Lighten Jackie, van Oosterhout Cock, Bentzen Paul
Department of Biology, Marine Gene Probe Laboratory, Dalhousie University, Halifax, Nova Scotia, Canada.
Mol Ecol. 2014 Aug;23(16):3957-72. doi: 10.1111/mec.12843. Epub 2014 Jul 21.
The genotyping of highly polymorphic multigene families across many individuals used to be a particularly challenging task because of methodological limitations associated with traditional approaches. Next-generation sequencing (NGS) can overcome most of these limitations, and it is increasingly being applied in population genetic studies of multigene families. Here, we critically review NGS bioinformatic approaches that have been used to genotype the major histocompatibility complex (MHC) immune genes, and we discuss how the significant advances made in this field are applicable to population genetic studies of gene families. Increasingly, approaches are introduced that apply thresholds of sequencing depth and sequence similarity to separate alleles from methodological artefacts. We explain why these approaches are particularly sensitive to methodological biases by violating fundamental genotyping assumptions. An alternative strategy that utilizes ultra-deep sequencing (hundreds to thousands of sequences per amplicon) to reconstruct genotypes and applies statistical methods on the sequencing depth to separate alleles from artefacts appears to be more robust. Importantly, the 'degree of change' (DOC) method avoids using arbitrary cut-off thresholds by looking for statistical boundaries between the sequencing depth for alleles and artefacts, and hence, it is entirely repeatable across studies. Although the advances made in generating NGS data are still far ahead of our ability to perform reliable processing, analysis and interpretation, the community is developing statistically rigorous protocols that will allow us to address novel questions in evolution, ecology and genetics of multigene families. Future developments in third-generation single molecule sequencing may potentially help overcome problems that still persist in de novo multigene amplicon genotyping when using current second-generation sequencing approaches.
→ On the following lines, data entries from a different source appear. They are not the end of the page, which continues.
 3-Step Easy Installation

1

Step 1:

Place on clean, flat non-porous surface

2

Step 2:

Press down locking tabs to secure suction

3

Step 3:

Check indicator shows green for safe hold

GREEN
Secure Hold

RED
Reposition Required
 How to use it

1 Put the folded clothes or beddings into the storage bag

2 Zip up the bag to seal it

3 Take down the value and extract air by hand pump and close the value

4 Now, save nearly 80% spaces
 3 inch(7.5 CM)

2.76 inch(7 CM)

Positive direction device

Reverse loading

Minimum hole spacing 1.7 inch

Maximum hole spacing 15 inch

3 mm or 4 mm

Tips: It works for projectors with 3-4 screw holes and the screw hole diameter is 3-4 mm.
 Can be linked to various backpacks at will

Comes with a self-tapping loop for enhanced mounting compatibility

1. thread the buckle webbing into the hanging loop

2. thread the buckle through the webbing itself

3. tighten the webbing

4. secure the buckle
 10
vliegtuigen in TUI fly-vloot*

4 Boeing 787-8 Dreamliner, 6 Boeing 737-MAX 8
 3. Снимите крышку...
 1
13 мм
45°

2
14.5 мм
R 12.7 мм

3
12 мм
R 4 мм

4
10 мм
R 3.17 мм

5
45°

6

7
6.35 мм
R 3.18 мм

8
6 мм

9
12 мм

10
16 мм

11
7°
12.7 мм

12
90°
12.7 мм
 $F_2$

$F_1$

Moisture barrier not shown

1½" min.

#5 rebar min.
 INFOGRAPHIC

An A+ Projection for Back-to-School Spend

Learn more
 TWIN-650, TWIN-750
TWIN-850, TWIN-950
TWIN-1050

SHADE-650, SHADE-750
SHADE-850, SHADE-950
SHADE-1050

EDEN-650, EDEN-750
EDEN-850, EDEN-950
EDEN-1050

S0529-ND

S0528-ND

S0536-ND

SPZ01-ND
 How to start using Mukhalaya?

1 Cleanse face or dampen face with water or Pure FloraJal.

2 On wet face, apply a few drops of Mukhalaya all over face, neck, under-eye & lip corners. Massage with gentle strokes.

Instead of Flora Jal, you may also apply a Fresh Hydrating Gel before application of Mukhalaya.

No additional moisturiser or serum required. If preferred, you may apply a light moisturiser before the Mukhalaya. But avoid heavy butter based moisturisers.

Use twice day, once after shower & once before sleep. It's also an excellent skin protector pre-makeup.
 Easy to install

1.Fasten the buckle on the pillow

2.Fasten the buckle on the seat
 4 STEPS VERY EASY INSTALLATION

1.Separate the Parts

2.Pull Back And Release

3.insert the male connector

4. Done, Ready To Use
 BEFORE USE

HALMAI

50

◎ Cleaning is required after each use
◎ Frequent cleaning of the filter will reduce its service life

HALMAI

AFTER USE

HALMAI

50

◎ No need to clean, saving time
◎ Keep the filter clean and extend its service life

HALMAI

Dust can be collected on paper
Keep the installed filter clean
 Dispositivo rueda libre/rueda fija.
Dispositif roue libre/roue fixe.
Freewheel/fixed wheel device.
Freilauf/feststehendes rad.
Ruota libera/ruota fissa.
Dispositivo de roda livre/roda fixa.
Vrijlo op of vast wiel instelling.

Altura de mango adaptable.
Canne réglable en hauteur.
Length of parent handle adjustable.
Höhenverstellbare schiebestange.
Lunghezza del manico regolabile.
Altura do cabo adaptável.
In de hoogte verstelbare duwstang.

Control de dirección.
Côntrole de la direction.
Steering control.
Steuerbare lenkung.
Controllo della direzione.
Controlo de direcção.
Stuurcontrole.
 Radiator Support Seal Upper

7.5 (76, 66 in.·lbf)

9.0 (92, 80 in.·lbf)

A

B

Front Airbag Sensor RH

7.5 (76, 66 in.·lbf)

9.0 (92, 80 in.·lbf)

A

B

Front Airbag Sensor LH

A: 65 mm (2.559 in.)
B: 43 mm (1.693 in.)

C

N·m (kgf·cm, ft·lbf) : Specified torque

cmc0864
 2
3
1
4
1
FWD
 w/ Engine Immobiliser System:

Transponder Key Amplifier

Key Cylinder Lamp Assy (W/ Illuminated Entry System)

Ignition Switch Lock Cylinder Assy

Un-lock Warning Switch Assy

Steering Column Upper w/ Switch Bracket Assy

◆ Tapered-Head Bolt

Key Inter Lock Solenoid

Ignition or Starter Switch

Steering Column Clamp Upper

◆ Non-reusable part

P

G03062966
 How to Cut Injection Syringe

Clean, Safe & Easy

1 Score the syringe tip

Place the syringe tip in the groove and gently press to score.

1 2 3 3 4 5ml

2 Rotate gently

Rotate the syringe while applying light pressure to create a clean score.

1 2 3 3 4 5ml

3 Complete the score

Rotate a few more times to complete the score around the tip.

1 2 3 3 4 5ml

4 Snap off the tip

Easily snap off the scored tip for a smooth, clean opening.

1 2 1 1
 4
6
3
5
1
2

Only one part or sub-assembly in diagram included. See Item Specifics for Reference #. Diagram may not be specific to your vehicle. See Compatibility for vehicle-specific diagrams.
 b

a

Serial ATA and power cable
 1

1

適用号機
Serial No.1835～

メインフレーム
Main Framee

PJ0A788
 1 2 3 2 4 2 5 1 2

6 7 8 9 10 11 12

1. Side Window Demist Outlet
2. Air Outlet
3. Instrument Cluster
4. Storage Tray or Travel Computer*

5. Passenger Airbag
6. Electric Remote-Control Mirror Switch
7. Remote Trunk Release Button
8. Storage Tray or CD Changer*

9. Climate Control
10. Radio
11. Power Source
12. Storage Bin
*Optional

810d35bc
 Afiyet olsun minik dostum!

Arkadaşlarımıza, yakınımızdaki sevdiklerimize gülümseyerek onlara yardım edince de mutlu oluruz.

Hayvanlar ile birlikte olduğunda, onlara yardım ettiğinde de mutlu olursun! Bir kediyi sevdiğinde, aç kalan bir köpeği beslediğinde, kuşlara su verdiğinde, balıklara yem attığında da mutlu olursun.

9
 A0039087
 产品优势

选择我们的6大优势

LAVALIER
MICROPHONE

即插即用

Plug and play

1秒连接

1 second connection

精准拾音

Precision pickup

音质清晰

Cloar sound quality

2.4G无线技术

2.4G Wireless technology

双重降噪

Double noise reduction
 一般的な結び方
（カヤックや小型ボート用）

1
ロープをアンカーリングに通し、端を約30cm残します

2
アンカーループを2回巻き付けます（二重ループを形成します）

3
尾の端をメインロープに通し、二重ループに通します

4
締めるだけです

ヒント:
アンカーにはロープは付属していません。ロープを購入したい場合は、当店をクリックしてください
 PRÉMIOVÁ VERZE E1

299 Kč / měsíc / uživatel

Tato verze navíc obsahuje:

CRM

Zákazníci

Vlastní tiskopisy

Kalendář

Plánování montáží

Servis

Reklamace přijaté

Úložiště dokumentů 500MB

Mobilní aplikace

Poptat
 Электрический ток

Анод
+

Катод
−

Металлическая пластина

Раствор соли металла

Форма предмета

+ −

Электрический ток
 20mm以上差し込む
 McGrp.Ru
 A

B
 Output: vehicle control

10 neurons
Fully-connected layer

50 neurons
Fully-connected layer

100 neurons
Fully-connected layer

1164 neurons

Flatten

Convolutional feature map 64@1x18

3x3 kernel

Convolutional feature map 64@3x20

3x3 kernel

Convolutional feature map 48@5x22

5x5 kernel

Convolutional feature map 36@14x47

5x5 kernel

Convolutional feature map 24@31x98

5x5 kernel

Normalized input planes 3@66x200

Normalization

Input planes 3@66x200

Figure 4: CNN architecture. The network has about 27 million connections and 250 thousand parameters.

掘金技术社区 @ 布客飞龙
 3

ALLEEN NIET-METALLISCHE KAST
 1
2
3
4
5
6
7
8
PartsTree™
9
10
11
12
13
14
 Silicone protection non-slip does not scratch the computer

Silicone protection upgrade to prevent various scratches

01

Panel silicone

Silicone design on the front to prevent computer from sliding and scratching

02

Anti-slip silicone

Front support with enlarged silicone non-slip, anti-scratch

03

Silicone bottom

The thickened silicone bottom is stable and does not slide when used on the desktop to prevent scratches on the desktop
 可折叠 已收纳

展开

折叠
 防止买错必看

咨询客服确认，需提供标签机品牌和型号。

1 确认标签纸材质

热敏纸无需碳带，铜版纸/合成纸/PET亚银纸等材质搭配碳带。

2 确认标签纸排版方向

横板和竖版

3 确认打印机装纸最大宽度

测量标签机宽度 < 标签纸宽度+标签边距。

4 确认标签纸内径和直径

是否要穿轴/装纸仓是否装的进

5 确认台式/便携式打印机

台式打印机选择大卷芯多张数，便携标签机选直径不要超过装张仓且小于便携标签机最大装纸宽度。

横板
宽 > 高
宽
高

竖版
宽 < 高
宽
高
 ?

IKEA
由于传统方法存在方法学上的局限性,对众多个体的高度多态性多基因家族进行基因分型曾经是一项特别具有挑战性的任务。下一代测序(NGS)可以克服这些局限性中的大部分,并且越来越多地应用于多基因家族的群体遗传学研究。在这里,我们批判性地回顾了用于对主要组织相容性复合体(MHC)免疫基因进行基因分型的NGS生物信息学方法,并讨论了该领域取得的重大进展如何应用于基因家族的群体遗传学研究。越来越多地引入了应用测序深度和序列相似性阈值来将等位基因与方法学假象区分开的方法。我们解释了为什么这些方法通过违反基本的基因分型假设而对方法学偏差特别敏感。一种利用超深度测序(每个扩增子数百到数千个序列)来重建基因型并应用测序深度的统计方法来将等位基因与假象区分开的替代策略似乎更稳健。重要的是,“变化程度”(DOC)方法通过寻找等位基因和假象的测序深度之间的统计边界来避免使用任意的截止阈值,因此,它在各项研究中是完全可重复的。尽管在生成NGS数据方面取得的进展仍远远领先于我们进行可靠处理、分析和解释的能力,但该领域正在开发统计上严格的方案,这将使我们能够解决多基因家族在进化、生态和遗传学方面的新问题。第三代单分子测序的未来发展可能有助于克服在使用当前第二代测序方法进行从头多基因扩增子基因分型时仍然存在的问题。